12th Installment: I’m Hungary in Nice

We decided after hearing from a few people that Eze Village (eh-ze vee-laaj) would be a good place to check out as a day trip from Nice by bus. It’s claim to fame is the 13th century fortress and medieval town surrounding it high up in the mountains and was just 30 minutes down the road by bus. Whereas Eze proper was at sea level and known for its beach and approached by train. Mr. Google directed us to bus 82 around Mt. Boron (a steep walk up the hill and down to our stop at El Joly. We arrived but no one was there despite it being a popular destination; Spidey senses on alert.

We stood alone and confused at our stop. Are we going up or down? There was a couple across the street at a stop heading in the opposite direction, looking like they were waiting in a similar situation. Carol prodded me to cross the street and make sure we had it right. After dodging a few cars I approached the pair of women.

The youngest (Barbara) was open to enquiries and I sidled up to her, paused for a moment so as not to intimidate her (I’m older than her grandfather so how intimidating could I be?), and asked her ‘Was this the bus to Eze Village?’. She assured me this side of the street was the correct direction. So I waved Carol over and all of our problems should be satisfied. The young Barbara pointed us to the bus schedule that was obscured in the bushes and we deciphered that yes indeed, this was the correct side of the street for Eze on bus 82. But as I scrutinized the data I determined that there was only 4 buses to Eze daily and none of them was imminent (like 90 minutes to the next one). WTH! Mr. Google was right, but we were wrong.

I passed along my truth to the lovely Barbara and after conferring with her mother Monica, who spoke not a whit of English, they decided that an Uber was the most fastidious choice and promptly engaged the app and ordered an Uber Black to save them from El Joly perdition. We, of the BC hinterland, had no need for an Uber app, because every one in our world had multiple vehicles and would just drive to where we wanted to be  (also Uber deemed us as persona non grata and wasn’t operating within 500 kms of us). So, after conferring with Carol we decided a foursome á la Uber was the wise choice and we asked the lovely, stylish, Barbara if we could tag along. A quick confab with said matriarch offered us a position in the rear of their Uber Black. Woohoo! We were going to be indoctrinated into the 21st century of the apposphere. Hello Mr. Uber, where have you been?

With 10 minutes to kill I grilled the lovely Barbara, who was probably an up and coming starlet based on her fabulous appearance and her mother was probably her agent. They were from a town outside of Budapest in Hungary and were on a short vacation together. Of course she was multilingual and confident. She had become engaged and was scoping out honeymoon locations.  Thinking the wedding might be this summer I enquired if it was soon. ‘No, its two years from now’ she replied. Now THAT is confidence, and it was great to hear.

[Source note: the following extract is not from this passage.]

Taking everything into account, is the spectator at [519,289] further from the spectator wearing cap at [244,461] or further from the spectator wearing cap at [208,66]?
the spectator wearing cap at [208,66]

We chatted along the way and as we climbed higher the views were breathtaking. The Mediterranean in all its splendor, a rich deep blue stretching to the horizon with islands and yachts dotting its surface was the star of the show. The nearby Cannes film festival was just wrapping up and the prestigious Monaco Grand Prix was this coming weekend, so yachts were like flies on a sticky trap in your grandmother’s shed, everywhere.

Our driver dropped us off at the foot of the town and it was time for a few photos and we said our goodbyes.

Barbara and Monica prior to their arduous trek to the top in Eze. Apparently mother-daughter tap dancing is a thing in Hungary.

It was near lunch time so we popped into the market to get fueled up for yet another steep walk up the ancient streets and alleyways to the renowned garden at the pinnacle of the mountain, Jardin Exotique d’Èze.

Several artisans and painters lived inside the walls and their wares were on display along the route. There were tiny cafes and restaurants perched on the cliff face with fabulous views. The studios that the painters worked in had been carved out of the mountain 8 centuries previous and nonliving space was relegated to low-ceilinged caves where the animals would have been housed. The historical setting had been untouched other than the necessary repair work and upgrades to the stone streets and the few homes of the residents.

The views were amazing, the gardens were amazing, the food at the restaurant was amazing. Basically you could sum up our trip to Eze Village in one word, ‘very good’. Oh, and Carol spent too long in the bathroom so we missed our bus and had to wait 90 minutes for the next one, amazing.

Tomorrow will be a ‘hang around Nice day’ and go back to the beach for a picnic, then back to our pool. I wonder what the little people are doing?

3 Replies to “12th Installment: I’m Hungary in Nice”

  1. I laughed my head off this time. I never know if what you are writing is vaguely true or not. Lots of adventure regardless. You guys are both looking stylish in the pics.